[Start Excerpt to read]
Wednesday, December 21, 2005

Big Push

Sorry I dropped off for a couple of weeks - I got busy with a couple of real things. I wrapped up a paper and an LPSC abstract based on the work I did for my MER team proposal. The science that I'm interested in relates to large impact events, what they do to rocks, and what information we can pull out from the rocks about the impacts that created them. So far in my career, I've been able to get some interesting impact information from terrestrial rocks, lunar rocks and from meteorites - but all by picking up the rock and taking it into the lab for analysis. Mars is a whole different story. These rovers are strictly in-situ instruments. They can't pick up rocks and turn them over. They can't break open the rocks to look inside. And they certainly can't launch the rocks back to Earth for me to be able to put them in the lab! So it's required a change of reference frame for me.
[End Excerpt to read]
## Set exercise
Answer these questions about the Big Push post.
(a) What two things did the writer wrap up?
(b) From which three kinds of rock has the writer gotten impact information?
(c) What three things does the post say the rovers can't do with rocks?
[Start Recorded data]
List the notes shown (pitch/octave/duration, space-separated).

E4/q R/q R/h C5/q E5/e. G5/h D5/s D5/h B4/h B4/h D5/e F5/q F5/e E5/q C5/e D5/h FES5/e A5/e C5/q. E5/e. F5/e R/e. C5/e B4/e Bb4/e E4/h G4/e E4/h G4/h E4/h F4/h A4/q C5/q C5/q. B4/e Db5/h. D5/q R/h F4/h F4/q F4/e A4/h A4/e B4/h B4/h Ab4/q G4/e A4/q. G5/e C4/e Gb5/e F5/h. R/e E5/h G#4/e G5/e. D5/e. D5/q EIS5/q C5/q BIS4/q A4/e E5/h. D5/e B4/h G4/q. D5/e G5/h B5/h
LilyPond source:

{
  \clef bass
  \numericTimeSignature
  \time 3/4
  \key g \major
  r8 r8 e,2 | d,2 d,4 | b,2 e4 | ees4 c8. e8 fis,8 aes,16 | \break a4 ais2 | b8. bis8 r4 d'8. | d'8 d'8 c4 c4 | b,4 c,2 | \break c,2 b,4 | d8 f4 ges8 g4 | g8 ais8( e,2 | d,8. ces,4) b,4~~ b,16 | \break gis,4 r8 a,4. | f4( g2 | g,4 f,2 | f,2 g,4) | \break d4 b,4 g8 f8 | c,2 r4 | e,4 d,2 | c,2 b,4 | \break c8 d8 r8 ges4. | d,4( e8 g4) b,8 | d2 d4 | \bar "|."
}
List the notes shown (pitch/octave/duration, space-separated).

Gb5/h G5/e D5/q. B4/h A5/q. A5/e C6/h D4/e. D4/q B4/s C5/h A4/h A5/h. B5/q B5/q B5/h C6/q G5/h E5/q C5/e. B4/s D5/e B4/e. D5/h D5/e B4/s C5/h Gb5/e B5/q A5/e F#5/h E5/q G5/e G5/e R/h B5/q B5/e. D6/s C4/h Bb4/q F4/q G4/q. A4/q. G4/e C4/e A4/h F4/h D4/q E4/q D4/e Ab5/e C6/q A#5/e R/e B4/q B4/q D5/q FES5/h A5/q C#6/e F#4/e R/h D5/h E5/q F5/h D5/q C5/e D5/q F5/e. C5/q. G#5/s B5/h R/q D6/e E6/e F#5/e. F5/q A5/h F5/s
[End Recorded data]
## Expected answer
(a) A paper and an LPSC abstract.
(b) Terrestrial rocks, lunar rocks, and meteorites.
(c) Pick up rocks and turn them over, break them open to look inside, and launch them back to Earth.